** Quoted passage **
# Not enough pulled hair



## ChikenChik (Jun 6, 2018)

So yesterday my doe had babies. This is her 4th litter and she has been a great mom. I  also bred a first timer who had her babies 2 days ago. I put my first timer in the breeding hutch and figured my experienced one would do fine in her cage with a store bought nest box. I wasn't too sure about the nesting box...it seemed small which is why we built our own with a hinged top etc. I should have trusted my gut because she had the babies on the wire. She was so stressed out I felt terrible! Luckily I was keeping an eye on her all day and caught it before they got too cold. They were a bit chilled but I scooped them up and put them on a heating pad and quickly set up a new spot away from the other rabbits with a new litter box pan with straw for a nest box. Got the babies in an collected her hair best I could but there wasn't nearly much as usual. Got mom in there and she calmed right down and checked on her babies and ate and chilled right out. I kept checking the babies and they warmed right up. This morning I checked first light and they were mostly covered and wiggling and warm. Went back out later and they were completely open on top but still nice and toasty and had full bellies so she obviously fed them. Its about 65 here and they are in a shed. Are they uncovered because they are hot? I know in the middle of summer they do that but its not that warm and they are so young. Also should I steal some of the other does hair to put in there? She pulled a ton . Or will that freak mom out from the smell? It is only supposed to get down to 50 tonight so I am not too worried but I want them to stay warm.

** Recorded information **
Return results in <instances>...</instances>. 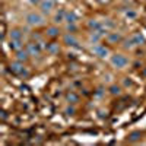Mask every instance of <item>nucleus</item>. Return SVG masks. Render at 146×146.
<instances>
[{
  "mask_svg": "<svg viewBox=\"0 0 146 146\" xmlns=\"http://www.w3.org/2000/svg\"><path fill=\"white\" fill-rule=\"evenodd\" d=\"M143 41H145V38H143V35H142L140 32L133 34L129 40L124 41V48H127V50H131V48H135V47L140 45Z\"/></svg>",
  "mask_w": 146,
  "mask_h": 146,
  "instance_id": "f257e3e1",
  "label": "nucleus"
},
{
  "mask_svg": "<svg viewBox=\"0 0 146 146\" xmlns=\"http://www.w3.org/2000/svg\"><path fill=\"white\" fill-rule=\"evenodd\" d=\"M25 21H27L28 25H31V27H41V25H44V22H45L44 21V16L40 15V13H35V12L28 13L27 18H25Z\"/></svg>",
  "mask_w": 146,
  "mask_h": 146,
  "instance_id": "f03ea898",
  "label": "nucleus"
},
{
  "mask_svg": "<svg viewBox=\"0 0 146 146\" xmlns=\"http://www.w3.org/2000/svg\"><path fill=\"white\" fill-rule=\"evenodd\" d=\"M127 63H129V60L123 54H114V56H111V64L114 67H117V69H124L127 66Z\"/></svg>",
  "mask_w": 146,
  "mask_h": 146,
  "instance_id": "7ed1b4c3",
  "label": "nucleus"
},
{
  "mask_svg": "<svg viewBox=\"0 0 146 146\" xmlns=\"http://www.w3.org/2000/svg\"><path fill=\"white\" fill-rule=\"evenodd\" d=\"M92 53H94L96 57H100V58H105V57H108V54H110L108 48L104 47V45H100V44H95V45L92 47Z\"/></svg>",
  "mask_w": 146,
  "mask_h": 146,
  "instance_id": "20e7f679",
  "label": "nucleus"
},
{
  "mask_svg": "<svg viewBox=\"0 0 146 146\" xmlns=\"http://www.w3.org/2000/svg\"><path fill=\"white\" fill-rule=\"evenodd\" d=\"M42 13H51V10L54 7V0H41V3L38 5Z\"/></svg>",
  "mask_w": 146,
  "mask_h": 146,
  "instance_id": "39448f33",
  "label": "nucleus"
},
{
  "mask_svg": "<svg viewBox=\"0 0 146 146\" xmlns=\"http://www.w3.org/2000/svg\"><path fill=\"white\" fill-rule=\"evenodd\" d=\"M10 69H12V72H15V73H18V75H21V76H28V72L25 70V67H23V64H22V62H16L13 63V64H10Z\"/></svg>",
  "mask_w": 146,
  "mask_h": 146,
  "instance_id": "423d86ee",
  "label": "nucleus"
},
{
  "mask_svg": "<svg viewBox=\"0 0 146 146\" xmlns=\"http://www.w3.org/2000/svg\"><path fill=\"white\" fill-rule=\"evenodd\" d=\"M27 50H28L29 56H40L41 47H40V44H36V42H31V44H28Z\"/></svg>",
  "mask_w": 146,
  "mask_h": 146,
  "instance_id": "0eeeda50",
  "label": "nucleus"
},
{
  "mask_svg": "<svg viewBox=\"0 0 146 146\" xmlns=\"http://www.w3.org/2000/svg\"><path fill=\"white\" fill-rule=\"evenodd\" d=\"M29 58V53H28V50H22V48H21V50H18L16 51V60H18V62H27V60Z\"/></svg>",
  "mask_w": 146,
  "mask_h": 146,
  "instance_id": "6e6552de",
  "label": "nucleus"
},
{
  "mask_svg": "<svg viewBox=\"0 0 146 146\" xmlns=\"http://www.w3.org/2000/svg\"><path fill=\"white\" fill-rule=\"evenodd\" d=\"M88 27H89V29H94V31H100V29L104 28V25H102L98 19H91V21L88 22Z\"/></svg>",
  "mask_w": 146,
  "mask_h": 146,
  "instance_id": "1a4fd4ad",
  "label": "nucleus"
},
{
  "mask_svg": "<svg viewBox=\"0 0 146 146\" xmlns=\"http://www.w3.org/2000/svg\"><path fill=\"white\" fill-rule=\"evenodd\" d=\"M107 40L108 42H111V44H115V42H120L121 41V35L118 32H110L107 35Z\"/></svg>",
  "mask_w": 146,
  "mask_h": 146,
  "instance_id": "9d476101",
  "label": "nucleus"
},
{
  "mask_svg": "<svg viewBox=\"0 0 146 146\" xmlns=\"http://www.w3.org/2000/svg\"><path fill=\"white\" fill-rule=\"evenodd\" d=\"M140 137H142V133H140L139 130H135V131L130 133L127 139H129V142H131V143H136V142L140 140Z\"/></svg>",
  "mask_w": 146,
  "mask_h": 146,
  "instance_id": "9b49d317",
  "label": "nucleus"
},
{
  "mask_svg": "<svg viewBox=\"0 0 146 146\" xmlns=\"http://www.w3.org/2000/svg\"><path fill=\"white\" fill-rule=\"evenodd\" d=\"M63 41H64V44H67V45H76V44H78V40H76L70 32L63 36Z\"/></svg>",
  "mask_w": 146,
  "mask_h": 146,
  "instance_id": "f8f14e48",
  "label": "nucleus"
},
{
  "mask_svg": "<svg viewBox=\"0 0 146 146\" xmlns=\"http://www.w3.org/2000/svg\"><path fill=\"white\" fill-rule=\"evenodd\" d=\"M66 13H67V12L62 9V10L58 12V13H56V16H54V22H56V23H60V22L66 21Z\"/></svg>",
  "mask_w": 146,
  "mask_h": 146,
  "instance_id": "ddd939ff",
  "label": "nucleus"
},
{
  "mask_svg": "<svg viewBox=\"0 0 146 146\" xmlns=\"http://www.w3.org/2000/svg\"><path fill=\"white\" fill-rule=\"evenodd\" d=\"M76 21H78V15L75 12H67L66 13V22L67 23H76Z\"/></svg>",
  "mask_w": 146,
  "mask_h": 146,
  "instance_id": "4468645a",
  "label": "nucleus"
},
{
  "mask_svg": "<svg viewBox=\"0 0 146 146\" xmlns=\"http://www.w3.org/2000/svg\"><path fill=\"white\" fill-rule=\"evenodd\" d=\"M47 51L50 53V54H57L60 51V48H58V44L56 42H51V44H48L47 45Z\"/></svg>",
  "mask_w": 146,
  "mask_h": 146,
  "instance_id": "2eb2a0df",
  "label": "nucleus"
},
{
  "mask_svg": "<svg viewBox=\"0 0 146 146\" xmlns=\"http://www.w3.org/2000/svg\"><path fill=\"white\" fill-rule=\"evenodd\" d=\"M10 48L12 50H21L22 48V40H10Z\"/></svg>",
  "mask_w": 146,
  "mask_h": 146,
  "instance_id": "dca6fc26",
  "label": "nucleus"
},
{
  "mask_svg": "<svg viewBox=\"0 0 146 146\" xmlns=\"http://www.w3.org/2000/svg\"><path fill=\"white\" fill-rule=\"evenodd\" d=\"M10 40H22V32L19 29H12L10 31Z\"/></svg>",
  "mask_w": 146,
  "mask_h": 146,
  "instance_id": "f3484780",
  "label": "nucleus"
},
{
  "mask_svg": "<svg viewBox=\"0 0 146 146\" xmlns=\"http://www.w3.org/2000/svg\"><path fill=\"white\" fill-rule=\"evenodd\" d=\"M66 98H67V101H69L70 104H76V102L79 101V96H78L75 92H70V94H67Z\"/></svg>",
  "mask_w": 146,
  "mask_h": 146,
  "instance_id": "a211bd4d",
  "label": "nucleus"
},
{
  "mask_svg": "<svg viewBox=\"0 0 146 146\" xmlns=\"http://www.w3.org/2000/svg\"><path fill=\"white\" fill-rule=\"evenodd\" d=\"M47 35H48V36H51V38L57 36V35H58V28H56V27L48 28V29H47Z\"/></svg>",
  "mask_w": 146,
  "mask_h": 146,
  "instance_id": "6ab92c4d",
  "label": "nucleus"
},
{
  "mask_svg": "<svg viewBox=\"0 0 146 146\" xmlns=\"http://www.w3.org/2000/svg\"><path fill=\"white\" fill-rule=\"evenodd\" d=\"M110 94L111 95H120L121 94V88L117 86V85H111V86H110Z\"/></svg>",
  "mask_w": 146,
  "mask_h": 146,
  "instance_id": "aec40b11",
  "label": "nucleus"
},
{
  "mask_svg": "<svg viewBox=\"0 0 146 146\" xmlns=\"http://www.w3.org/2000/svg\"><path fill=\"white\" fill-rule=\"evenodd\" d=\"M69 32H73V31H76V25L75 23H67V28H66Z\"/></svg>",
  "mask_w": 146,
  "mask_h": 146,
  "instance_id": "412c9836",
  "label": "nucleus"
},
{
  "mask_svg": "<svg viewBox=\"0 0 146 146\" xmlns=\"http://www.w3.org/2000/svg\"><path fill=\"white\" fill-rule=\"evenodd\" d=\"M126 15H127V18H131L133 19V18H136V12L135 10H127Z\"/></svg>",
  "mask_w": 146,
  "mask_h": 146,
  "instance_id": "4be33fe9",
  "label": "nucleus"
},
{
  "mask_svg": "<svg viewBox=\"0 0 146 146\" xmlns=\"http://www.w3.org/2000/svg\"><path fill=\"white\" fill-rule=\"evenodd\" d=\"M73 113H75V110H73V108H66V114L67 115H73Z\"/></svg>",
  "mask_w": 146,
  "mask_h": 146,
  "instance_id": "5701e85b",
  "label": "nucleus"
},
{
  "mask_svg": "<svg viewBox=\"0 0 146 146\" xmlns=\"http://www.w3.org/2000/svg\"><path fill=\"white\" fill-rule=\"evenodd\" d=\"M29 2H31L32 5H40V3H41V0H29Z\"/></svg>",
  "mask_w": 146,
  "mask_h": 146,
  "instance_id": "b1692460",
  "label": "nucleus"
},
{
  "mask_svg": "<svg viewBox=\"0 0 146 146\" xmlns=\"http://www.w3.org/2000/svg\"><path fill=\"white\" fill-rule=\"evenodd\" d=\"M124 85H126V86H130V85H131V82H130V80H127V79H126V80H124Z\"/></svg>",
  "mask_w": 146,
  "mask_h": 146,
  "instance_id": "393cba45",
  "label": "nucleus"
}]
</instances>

** Brief 1 **
In the forum post about the rabbit litter, where did the experienced doe have her babies?
** Brief 2 **
Continue the forum post about the doe's new litter and the thin nest, picking up after its final sentence.

** Exercise answer 1 **
On the wire.

** Exercise answer 2 **
----------



## promiseacres (Jun 6, 2018)

When they get warm they wiggle and move away from the fur, when they are cold they cuddle together under the fur. They sound fine.


----------



## ChikenChik (Jun 6, 2018)

promiseacres said:


> When they get warm they wiggle and move away from the fur, when they are cold they cuddle together under the fur. They sound fine.


Yeah they are definitely very wiggly!


----------



## Marie28 (Jun 6, 2018)

Sounds like they are warm and happy! Depending on the personality of your doe putting different rabbit fur should not upset her. I've heard of people putting dog fur, dryer lint and other things to replace moms fur.


----------



## ChikenChik (Jun 7, 2018)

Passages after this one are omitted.